Investigate performance discrepancies in gte-Qwen and NV-embed models #1600

isaac-chung · 2024-12-16T08:59:11Z

AlexeyVatolin · 2024-12-17T12:34:29Z

Hello,

I conducted a comparison of the models using the examples provided in the readme.md file for each model. Here's a summary of my findings:

Alibaba-NLP/gte-Qwen2-7B-instruct
Alibaba-NLP/gte-Qwen1.5-7B-instruct
Alibaba-NLP/gte-Qwen2-1.5B-instruct
Linq-AI-Research/Linq-Embed-Mistral

For these models, I found that all three implementations (i.e., Transformers AutoModel, sentence_transformers, and mteb) are exactly the same. This consistency is great to see.
nvidia/NV-Embed-v2
nvidia/NV-Embed-v1

In these cases, the official implementation of Transformers AutoModel differs from the official sentence_transformers implementation, which is unexpected. The implementation in mteb aligns completely with sentence_transformers.

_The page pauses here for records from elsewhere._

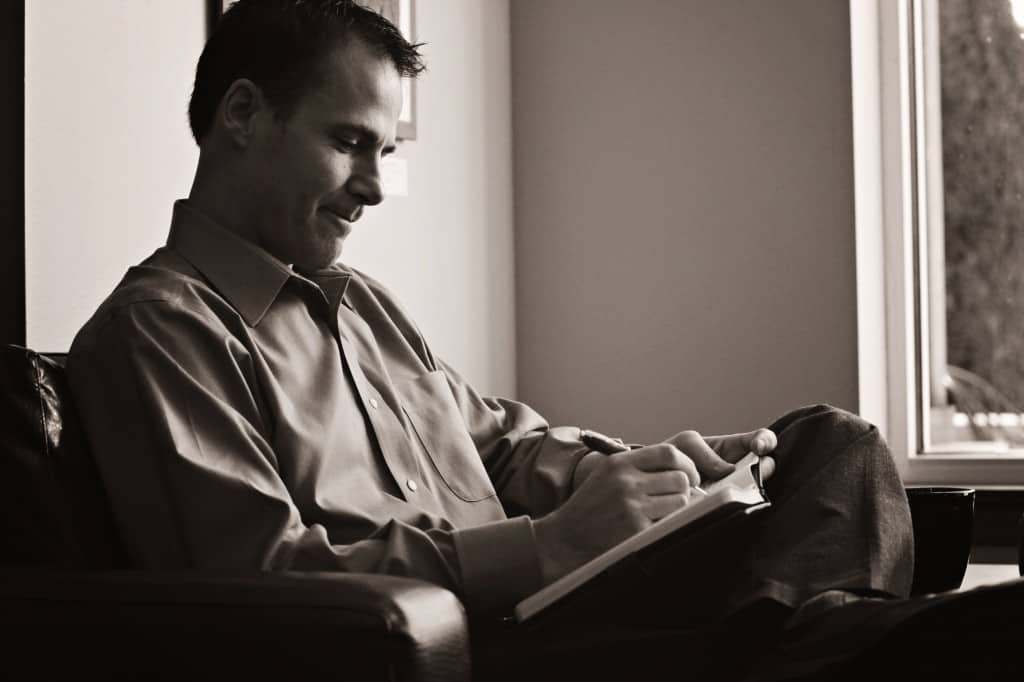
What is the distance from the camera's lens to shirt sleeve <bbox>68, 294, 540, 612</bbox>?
114cm

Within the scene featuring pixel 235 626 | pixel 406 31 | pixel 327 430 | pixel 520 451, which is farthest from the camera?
pixel 406 31

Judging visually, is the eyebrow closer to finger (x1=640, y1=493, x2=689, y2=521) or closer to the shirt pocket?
the shirt pocket

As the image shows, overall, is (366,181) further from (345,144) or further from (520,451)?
(520,451)

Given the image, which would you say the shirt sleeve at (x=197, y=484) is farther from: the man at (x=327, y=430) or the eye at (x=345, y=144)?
the eye at (x=345, y=144)

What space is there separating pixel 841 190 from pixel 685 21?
0.51 meters

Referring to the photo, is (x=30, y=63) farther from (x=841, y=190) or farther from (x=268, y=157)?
(x=841, y=190)

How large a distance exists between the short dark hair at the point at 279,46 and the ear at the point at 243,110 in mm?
12

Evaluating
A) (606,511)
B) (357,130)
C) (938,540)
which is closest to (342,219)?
(357,130)

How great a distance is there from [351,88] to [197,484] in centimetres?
55

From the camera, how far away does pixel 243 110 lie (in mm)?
1466

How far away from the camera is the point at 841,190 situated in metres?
2.67

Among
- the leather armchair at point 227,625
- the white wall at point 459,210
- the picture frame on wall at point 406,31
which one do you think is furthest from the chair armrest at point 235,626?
the picture frame on wall at point 406,31

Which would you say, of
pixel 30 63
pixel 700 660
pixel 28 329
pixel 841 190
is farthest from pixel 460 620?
pixel 841 190

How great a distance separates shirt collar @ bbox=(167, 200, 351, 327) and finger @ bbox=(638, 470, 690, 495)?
0.46m
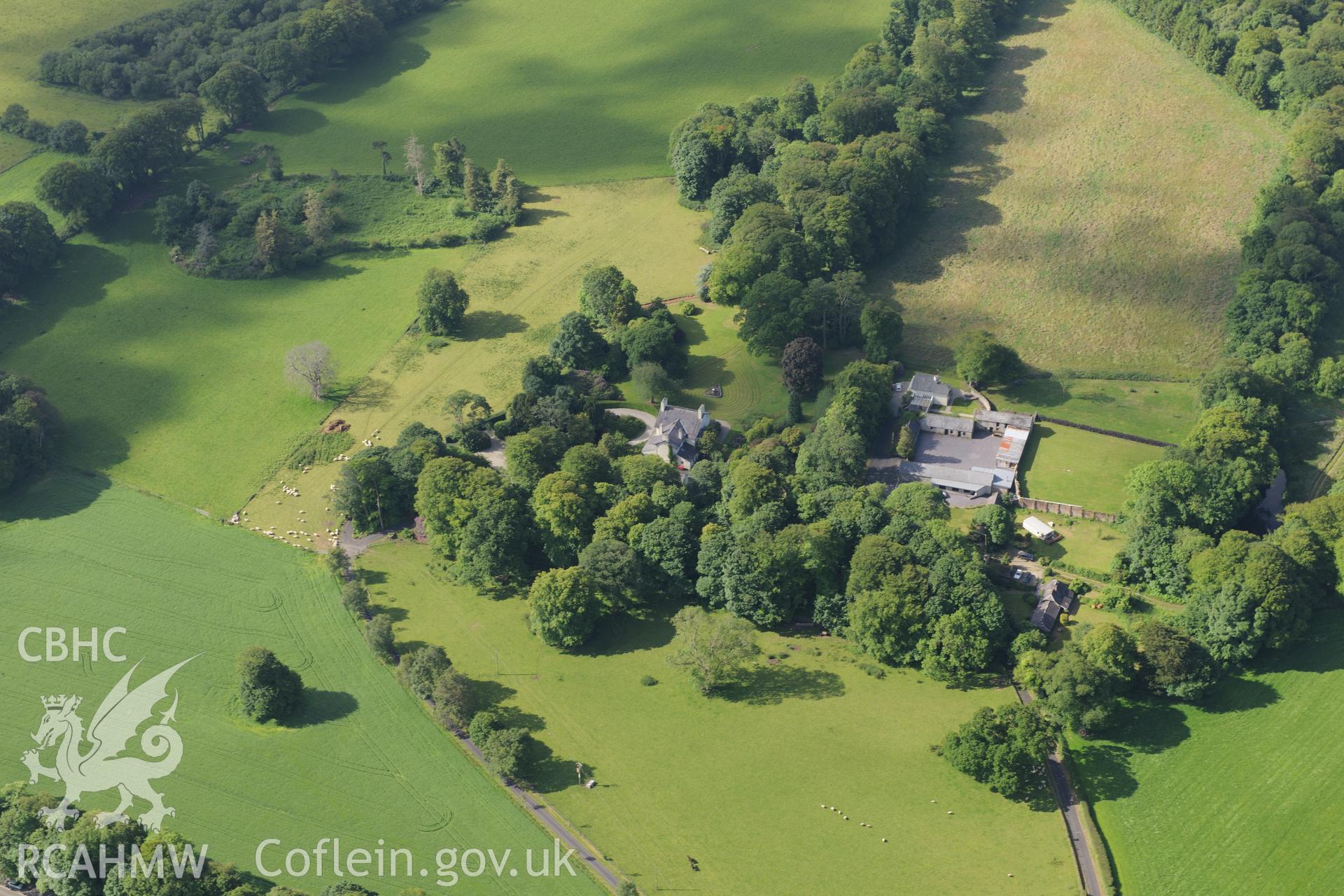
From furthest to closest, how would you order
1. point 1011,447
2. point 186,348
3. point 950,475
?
1. point 186,348
2. point 1011,447
3. point 950,475

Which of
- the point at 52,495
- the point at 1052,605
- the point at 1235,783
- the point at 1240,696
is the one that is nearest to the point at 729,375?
the point at 1052,605

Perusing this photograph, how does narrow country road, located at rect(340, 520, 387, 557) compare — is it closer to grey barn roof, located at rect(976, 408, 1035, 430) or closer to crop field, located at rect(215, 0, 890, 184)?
grey barn roof, located at rect(976, 408, 1035, 430)

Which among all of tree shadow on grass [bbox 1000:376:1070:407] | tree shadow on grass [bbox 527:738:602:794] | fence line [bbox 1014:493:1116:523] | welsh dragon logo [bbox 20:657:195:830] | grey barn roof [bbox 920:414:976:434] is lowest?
welsh dragon logo [bbox 20:657:195:830]

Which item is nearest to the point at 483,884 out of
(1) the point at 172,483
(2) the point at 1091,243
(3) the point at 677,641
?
(3) the point at 677,641

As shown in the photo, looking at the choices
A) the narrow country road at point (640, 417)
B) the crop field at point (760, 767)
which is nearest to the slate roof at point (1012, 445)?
the crop field at point (760, 767)

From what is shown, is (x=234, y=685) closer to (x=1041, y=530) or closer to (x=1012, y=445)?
(x=1041, y=530)

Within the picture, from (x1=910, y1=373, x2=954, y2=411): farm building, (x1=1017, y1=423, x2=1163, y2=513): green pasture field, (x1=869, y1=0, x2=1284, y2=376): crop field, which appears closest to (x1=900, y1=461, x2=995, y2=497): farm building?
(x1=1017, y1=423, x2=1163, y2=513): green pasture field

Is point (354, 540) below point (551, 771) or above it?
above
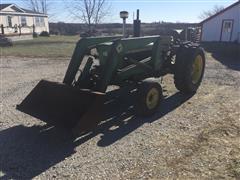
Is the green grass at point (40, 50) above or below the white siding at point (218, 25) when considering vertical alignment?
below

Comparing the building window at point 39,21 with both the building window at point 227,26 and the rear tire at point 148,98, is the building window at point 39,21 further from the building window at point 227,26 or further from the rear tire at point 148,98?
the rear tire at point 148,98

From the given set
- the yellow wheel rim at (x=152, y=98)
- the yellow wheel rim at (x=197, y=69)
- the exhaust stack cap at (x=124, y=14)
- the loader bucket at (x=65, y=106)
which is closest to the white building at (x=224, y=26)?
the yellow wheel rim at (x=197, y=69)

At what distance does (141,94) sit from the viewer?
602cm

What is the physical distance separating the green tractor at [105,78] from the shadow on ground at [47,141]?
346 millimetres

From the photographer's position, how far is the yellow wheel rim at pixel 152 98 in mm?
6228

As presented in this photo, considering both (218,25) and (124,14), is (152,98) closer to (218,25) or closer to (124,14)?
(124,14)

I also wanted to share the code I used for this comparison: View the Gist

Please note that questions regarding the correctness of prompt usage were not within the scope of this study. However, it does highlight that the models added to mteb are correctly implemented.

P.S.
I created a discussion in the nvidia repository about this problem

AlexeyVatolin · 2024-12-17T15:04:17Z

Qwen model repository includes a script to calculate scores for their models on the MTEB benchmark. I ran this script on the same tasks covered in my pull request.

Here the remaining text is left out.